Ward was appointed chair with the understanding he would change that.
Under his leadership, the liquor board has gained a reputation for cracking down on bars it sees as problems. This fiscal year, the board has found 241 violations at Baltimore's bars, compared with 94 the previous year. The board has closed or revoked 28 licenses compared with eight a year before.
The crackdown won praise from community groups tired of out-of-control partying, but business owners argued that the enforcement had grown too harsh.
Ward has also required more from the board's eight inspectors, ordering them to work at night and on weekends and to conduct 10 to 12 bar inspections per day.
"The inspectors are doing what they're supposed to do now," Ward said. "We began punishing bars that were creating havoc in neighborhoods by their policies."
Churchill said Hogan has no desire to return to the old days. "He is committed to selecting talented, experienced people to represent the interests of the city," she said.
But the pending changes at the board have sparked concern among community members.
Ira Kowler, an assistant director of neighborhood programs with the Greater Homewood Community Corporation, has asked city residents to write Hogan asking him to honor the board's current direction.
"We have been alerted to the fact that new Liquor Board Commissioners are due to be appointed at the end of June," he wrote. "With the new Administration, there is a growing concern that Governor Hogan will appoint new Commissioners who are more 'pro-business' and less likely to take into consideration community concerns in addressing problem liquor outlets."
Attorney Becky Witt of the Community Law Center said she was concerned that Moore was not being retained. "She's taken the job really seriously and done her homework," Witt said. "It would be real shame to lose her."
But lawyer Abraham L. Hurdle, who represents bars before the board, said he'd like to see more even enforcement by the board.

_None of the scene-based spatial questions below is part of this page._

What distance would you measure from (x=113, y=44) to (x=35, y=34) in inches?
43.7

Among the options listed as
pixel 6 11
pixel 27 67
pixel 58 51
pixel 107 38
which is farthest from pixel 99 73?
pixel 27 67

The agency acknowledged in January that some large venues have not been subject to the unannounced inspections that smaller bars and restaurants routinely undergo.
"If you break the rules you should be punished, but everything has to be done the right way," Hurdle said.
A state agency that's funded by the city, the liquor board holds its meetings at City Hall and has a budget of $1.7 million.
The job of liquor board commissioner is considered a part-time position. It pays $28,000.